'''
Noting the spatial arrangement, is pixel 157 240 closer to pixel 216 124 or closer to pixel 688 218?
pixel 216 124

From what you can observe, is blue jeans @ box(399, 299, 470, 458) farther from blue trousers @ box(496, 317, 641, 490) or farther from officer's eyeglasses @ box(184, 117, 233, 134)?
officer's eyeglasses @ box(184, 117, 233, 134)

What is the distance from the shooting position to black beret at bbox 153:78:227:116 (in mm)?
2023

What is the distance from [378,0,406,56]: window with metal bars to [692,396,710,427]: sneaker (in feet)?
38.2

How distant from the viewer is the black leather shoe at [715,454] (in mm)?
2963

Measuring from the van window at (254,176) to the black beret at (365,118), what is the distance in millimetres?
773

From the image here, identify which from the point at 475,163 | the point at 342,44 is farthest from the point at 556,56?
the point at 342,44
'''
• [Objective] Quote all of the data above word for word, keeping every number, bracket and line in its original order.

• [Output for this exercise]
Noting the spatial arrangement, is pixel 157 240 closer to pixel 216 124 or closer to pixel 688 218?
pixel 216 124

From what you can observe, is blue jeans @ box(399, 299, 470, 458) farther from blue trousers @ box(496, 317, 641, 490) or farther from officer's eyeglasses @ box(184, 117, 233, 134)?
officer's eyeglasses @ box(184, 117, 233, 134)

What is the distance from the shooting position to black beret at bbox 153:78:227:116 (in mm)?
2023

What is the distance from [378,0,406,56]: window with metal bars to [692,396,710,427]: sneaker (in feet)?
38.2

How distant from the viewer is the black leather shoe at [715,454] (in mm)?
2963

Measuring from the van window at (254,176) to the black beret at (365,118), what is the distance in millimetres?
773

From the image here, identify which from the point at 475,163 | the point at 342,44 is farthest from the point at 556,56?
the point at 342,44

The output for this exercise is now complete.